Little Miss Sunshine:
Günışığı Uğruna Ailecek Yollarda
Şöyle bir aile ortamı düşünün: Hayatını mesleki başarısı ile özdeşleştirip, insana ait herşeyi katı gerçekçilikle açıklamaya çalışan bir baba; yalnızca Nietzche okumakla kalmayıp, onun felsefesini de kendisine uyarlayarak suskunluk yemini etmiş bir delikanlı; esrar kullanmaktan çekinmeyen ve “ne kadar çok kadınla yatarsan, hayatın tadını o derece çıkartırsın” diyen bir büyükbaba; aklını fikrini uzak bir eyalette yapılacak Küçük Günışığı güzellik yarışmasına katılmakla bozmuş olan evin küçük kızı Olive ve epey karmaşık duran bu karakter trafiğini yönetmeye çalışan anne. Elbette filmdeki anne figürü, sadece burada değil bütün toplumlarda gözlenebilecek ortak bir paydayı simgeliyor: Hayatla boğuşan, sorumluluk almaktan kaçmayan ve sürekli sorun çözücü konumda olmaktan bir türlü kendisine sıranın gelemediği bir anne; ya da annelerimiz.

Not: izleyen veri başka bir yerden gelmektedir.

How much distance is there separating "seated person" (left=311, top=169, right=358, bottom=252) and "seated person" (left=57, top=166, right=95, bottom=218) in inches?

Son anda bu tabloya çarpıcı akademik kariyerine rağmen özel hayatını düzene sokmayı başaramamış annenin erkek kardeşi de katılıyor ve küçük kızın güzellik yarışması idealinde kenetlenen tüm aile yollara düşüyor. Amerika’nın bir ucundan diğerine altı üstü dökülen bir minibüsle gitmeye kalkmak doğal olarak pahalıya patlıyor. Sadece maddi değil, hatta daha fazlasıyla manevi anlamda. Herkes eteğindeki taşları döküyor yol boyu. Halının altına saklanmış bütün “tozlar” havaya savruluveriyor.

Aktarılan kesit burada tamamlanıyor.